#### [Stored items]
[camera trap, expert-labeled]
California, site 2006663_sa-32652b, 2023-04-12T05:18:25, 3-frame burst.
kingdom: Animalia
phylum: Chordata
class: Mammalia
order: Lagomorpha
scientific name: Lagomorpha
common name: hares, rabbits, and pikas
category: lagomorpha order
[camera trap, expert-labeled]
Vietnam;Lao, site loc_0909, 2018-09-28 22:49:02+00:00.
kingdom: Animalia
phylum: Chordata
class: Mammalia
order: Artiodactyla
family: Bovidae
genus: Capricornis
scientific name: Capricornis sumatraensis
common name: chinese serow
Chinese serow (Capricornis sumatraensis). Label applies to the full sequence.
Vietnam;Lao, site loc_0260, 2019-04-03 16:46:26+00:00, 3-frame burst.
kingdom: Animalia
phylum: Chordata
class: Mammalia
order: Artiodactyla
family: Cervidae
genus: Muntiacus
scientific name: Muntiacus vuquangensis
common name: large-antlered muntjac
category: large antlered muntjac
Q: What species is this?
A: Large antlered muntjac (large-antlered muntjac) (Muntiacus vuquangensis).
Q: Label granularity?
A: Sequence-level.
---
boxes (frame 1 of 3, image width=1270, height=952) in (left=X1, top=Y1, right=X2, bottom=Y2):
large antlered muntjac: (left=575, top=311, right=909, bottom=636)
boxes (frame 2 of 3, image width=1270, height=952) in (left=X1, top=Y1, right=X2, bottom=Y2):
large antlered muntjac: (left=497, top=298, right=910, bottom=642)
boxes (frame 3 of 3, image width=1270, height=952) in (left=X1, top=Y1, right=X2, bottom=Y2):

#### [TRY IT]
Line by line, retype all of the entries.

#### [RESPONSE TO THE TASK]
[camera trap, expert-labeled]
California, site 2006663_sa-32652b, 2023-04-12T05:18:25, 3-frame burst.
kingdom: Animalia
phylum: Chordata
class: Mammalia
order: Lagomorpha
scientific name: Lagomorpha
common name: hares, rabbits, and pikas
category: lagomorpha order
[camera trap, expert-labeled]
Vietnam;Lao, site loc_0909, 2018-09-28 22:49:02+00:00.
kingdom: Animalia
phylum: Chordata
class: Mammalia
order: Artiodactyla
family: Bovidae
genus: Capricornis
scientific name: Capricornis sumatraensis
common name: chinese serow
Chinese serow (Capricornis sumatraensis). Label applies to the full sequence.
Vietnam;Lao, site loc_0260, 2019-04-03 16:46:26+00:00, 3-frame burst.
kingdom: Animalia
phylum: Chordata
class: Mammalia
order: Artiodactyla
family: Cervidae
genus: Muntiacus
scientific name: Muntiacus vuquangensis
common name: large-antlered muntjac
category: large antlered muntjac
Q: What species is this?
A: Large antlered muntjac (large-antlered muntjac) (Muntiacus vuquangensis).
Q: Label granularity?
A: Sequence-level.
---
boxes (frame 1 of 3, image width=1270, height=952) in (left=X1, top=Y1, right=X2, bottom=Y2):
large antlered muntjac: (left=575, top=311, right=909, bottom=636)
boxes (frame 2 of 3, image width=1270, height=952) in (left=X1, top=Y1, right=X2, bottom=Y2):
large antlered muntjac: (left=497, top=298, right=910, bottom=642)
boxes (frame 3 of 3, image width=1270, height=952) in (left=X1, top=Y1, right=X2, bottom=Y2):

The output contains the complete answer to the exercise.